A woman hit the field and flashed in the on-deck circle. A naked man ran out to second base right after Rangers designated hitter Tom Grieve hit his second of two home runs on the night in the fourth. Fans ran onto the field continuously during the game, at one point firing hot dogs at mid-game Rangers first base insertion Mike (The Human Rain Delay) Hargrove. The plague of the locusts didn't drive the ancient Egyptians half as crazy.

In the bottom of the ninth, the Indians tied the game at five, with two out and the potential winning run on second, and Indians second baseman Jack Brohamer due to hit. And all hell broke irrevocably loose.
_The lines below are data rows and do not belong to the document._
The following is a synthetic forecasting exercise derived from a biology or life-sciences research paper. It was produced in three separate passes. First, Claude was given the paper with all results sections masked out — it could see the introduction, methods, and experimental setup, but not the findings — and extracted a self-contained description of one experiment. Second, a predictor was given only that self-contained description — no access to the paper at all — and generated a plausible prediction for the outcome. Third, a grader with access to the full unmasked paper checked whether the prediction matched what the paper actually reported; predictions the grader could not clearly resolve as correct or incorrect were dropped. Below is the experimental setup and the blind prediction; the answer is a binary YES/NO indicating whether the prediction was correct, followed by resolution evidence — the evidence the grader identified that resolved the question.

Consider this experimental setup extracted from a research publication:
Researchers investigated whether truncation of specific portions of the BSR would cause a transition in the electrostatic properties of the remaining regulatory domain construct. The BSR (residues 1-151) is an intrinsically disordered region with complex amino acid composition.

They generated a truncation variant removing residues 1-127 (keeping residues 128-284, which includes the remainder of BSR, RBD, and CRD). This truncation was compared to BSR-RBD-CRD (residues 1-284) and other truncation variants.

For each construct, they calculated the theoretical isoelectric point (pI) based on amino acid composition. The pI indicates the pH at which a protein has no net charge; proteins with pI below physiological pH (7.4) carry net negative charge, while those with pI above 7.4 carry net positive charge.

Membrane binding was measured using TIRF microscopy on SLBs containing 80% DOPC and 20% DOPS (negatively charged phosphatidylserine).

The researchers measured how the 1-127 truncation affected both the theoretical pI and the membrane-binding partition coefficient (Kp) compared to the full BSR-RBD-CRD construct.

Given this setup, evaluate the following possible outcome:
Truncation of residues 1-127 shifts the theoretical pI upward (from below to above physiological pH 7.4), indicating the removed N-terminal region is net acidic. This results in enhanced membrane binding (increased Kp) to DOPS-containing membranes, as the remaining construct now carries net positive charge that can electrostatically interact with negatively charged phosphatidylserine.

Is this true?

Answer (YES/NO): YES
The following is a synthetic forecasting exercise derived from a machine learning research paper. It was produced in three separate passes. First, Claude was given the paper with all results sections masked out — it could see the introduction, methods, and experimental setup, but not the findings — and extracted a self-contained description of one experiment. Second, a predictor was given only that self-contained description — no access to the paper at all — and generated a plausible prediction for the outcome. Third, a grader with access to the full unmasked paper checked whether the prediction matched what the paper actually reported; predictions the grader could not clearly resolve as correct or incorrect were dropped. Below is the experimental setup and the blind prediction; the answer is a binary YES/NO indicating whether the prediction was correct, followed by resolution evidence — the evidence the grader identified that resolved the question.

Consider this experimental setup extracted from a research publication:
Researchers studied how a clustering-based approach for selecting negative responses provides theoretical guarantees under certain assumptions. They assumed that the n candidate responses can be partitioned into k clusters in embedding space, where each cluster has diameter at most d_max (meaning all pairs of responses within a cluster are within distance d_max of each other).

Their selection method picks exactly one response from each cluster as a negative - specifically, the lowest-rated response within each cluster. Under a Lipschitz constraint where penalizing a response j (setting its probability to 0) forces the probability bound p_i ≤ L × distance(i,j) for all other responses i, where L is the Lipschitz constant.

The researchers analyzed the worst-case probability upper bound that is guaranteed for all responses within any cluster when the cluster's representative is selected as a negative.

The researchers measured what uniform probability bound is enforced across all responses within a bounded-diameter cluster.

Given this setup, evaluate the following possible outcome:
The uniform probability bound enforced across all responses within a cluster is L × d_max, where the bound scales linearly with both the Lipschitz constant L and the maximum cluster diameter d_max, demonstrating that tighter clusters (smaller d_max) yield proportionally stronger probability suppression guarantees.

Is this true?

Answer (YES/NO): YES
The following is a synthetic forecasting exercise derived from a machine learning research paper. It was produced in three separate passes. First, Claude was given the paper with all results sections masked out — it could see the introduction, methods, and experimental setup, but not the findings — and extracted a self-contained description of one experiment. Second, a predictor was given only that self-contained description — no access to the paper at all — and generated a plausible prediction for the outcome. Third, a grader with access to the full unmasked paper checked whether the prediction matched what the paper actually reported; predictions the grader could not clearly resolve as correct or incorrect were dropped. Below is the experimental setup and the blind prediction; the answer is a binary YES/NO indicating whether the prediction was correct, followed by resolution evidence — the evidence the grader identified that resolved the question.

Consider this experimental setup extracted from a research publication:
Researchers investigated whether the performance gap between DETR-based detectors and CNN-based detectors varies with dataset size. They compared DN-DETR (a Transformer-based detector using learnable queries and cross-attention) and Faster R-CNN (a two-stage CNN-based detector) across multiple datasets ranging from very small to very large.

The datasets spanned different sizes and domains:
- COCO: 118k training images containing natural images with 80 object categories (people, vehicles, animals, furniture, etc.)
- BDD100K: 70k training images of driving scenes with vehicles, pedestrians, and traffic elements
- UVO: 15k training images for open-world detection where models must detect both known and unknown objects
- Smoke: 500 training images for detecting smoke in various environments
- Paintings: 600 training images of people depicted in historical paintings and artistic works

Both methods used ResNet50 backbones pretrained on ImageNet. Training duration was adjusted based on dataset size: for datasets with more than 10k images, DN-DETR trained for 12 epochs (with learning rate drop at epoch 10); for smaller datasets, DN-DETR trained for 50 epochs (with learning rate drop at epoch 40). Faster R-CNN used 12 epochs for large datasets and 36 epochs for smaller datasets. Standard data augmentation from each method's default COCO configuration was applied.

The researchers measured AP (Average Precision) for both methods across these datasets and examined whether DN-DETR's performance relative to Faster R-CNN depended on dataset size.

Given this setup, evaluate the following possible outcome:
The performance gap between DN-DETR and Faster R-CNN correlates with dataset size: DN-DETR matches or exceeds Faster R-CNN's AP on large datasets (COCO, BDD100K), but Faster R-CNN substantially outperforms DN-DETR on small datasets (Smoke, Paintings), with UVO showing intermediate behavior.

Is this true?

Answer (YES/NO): NO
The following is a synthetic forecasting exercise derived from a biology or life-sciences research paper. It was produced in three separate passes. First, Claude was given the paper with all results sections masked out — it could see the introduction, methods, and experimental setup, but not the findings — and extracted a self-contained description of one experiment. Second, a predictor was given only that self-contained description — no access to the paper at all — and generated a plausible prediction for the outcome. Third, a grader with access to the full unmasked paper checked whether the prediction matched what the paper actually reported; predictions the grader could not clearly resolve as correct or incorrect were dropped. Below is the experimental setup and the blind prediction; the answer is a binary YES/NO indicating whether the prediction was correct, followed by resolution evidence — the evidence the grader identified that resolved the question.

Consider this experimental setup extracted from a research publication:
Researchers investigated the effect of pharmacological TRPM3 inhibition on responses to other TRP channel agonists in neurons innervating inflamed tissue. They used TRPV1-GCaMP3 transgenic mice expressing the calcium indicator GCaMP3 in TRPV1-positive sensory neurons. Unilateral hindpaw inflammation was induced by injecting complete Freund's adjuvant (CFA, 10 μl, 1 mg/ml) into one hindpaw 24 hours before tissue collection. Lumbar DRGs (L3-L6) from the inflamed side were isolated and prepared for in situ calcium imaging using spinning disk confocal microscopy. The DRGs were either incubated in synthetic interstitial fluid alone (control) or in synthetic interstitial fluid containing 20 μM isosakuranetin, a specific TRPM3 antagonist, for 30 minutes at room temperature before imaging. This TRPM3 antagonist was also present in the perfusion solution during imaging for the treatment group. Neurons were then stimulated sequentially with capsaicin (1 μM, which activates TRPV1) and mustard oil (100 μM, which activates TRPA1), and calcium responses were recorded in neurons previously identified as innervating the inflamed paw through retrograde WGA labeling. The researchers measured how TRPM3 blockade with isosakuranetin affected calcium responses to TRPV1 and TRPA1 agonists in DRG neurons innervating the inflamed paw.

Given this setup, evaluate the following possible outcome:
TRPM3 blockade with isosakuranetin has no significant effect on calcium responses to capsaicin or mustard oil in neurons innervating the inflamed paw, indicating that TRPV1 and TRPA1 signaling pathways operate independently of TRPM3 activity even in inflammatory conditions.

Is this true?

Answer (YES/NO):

A fan ran out to Rangers left fielder Jeff Burroughs bent on stealing Burroughs's hat, and the hapless Burroughs tripped and fell trying to prevent the theft. Rangers manager Billy Martin thought Burroughs had been attacked and hustled his team out to help him. A larger mob of fans swarmed out to the Rangers, prompting Indians manager Ken Aspromonte to order his team out to help the under-siege Rangers.

Some of the rioters began throwing steel chairs and seats somehow ripped away from the stands. One of the chairs hit Indians relief pitcher Tom Hilgendorf in the coconut. Another rioter picked a fist fight with Hargrove. Other rioters were determined to be carrying knives and other weapons.

Finally, both teams helped each other off the field before they could have ended up like massacre victims. The drunks continued their mayhem, tearing up the bases, tearing up the field, and throwing cups, rocks, bottles, radio batteries, hot dogs, food containers, and folding chairs around. Even umpire crew chief Nestor Chylak was a victim: he was hit in the head when a rioter threw a stadium seat at him.

That game-long mistake on the lake resulted in the game forfeited to the Rangers. Indians outfielder Rusty Torres, who'd pinch hit safely in the ninth and stood as that potential winning run, had just survived his second of three fan riots during his playing career. He'd been a Yankee when heartsick Senators fans broke RFK Stadium in the top of the ninth, causing a forfeit to his team near the end of the final Senators game ever; he'd be with the White Sox for their equally infamous Disco Demolition Night in 1979.

Some fun. Wardlow's thought that the Indians changing their name to the Dime Beers would have been "great" was written to a group devoted to baseball nostalgia. Forgive me if I simply can't be nostalgic about the arguable most chaotically decadent and destructive night in major league history. If there's a proper word for that kind of nostalgia, I probably can't say it in civil company.